Our Pioneer Tapestry…

Our pioneering forefathers and mothers come from disparate backgrounds and cultures, nations from all over the earth, some dreaming of promised lands, others relocated by force or right of birth, but all making up the fabric of the lives we live today.

My own ancestors hail from Scotland and England, Portugal and northern Europe. Through South Carolina, Illinois, Kentucky and Arkansas, they came, eventually making their way to the West, Utah and the wild lands of Wyoming, to my beloved home of California. Trails through forestlands, waterways crossing seas, by wagon and handcart over plains and mountains, even by motor car on Route 66, my ancestors have traversed the world landscape settling where they were set, by the God who guided them. So I stand before you today, all of us gazing upon one another, tapestries of the woven lives our fore-bearers lived and the paths they pioneered.
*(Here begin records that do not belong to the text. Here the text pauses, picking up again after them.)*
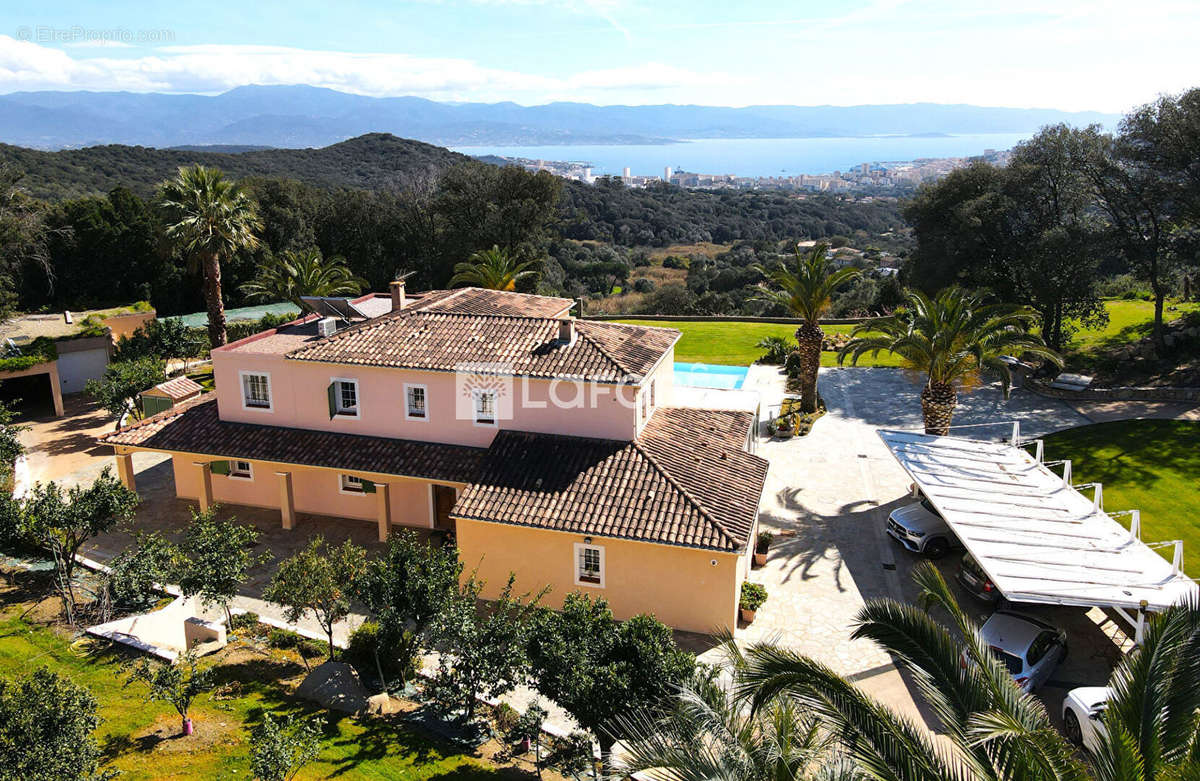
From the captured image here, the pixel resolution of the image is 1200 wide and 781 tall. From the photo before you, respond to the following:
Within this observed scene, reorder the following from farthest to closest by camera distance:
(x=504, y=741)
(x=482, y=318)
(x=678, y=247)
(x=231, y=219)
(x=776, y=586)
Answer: (x=678, y=247) < (x=231, y=219) < (x=482, y=318) < (x=776, y=586) < (x=504, y=741)

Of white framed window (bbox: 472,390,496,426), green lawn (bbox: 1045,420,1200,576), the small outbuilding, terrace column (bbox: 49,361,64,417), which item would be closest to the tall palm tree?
white framed window (bbox: 472,390,496,426)

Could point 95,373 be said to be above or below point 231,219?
below

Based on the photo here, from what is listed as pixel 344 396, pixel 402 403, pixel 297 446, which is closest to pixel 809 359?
pixel 402 403

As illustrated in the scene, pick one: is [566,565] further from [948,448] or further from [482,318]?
[948,448]

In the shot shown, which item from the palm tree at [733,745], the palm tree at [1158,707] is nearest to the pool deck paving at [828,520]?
the palm tree at [733,745]

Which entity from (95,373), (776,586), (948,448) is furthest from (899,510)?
(95,373)

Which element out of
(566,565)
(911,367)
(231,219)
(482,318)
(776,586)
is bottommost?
(776,586)

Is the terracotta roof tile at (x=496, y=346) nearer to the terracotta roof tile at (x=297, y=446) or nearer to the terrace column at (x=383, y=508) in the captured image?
the terracotta roof tile at (x=297, y=446)

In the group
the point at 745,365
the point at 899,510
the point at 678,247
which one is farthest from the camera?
the point at 678,247
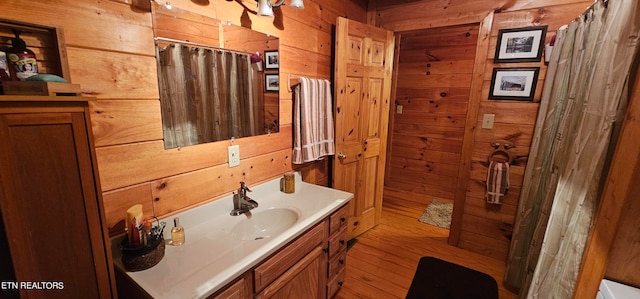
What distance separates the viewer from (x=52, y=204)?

My Ancestry DNA Estimates as Recorded on Ancestry.com

Of some I know little and some I know more. It is hard to know with certainty the lives that were lived, but we share what we know, and we hope in light to be offered as we seek to know ourselves better.

It is said of my great great grandfather Archie Malcolm that he was born in Scotland and worked in the Glasgow shipyards there. He immigrated to Utah and married my great great grandmother Mary.

John Vieira Family 1902 – (Standing Left to Right) Arthur, Florence, Ethyl (Sitting Left to Right) Ernest, Mary De Freitas, Maude (age 12), John

The Vieiras and the De Freitas, immigrated to Illinois from a Portuguese island off the coast of Africa called Madeira. Maude Vieira was born in 1890. She met William Baldwin, they married, and eventually made their way to California, where my grandmother Lucile was born.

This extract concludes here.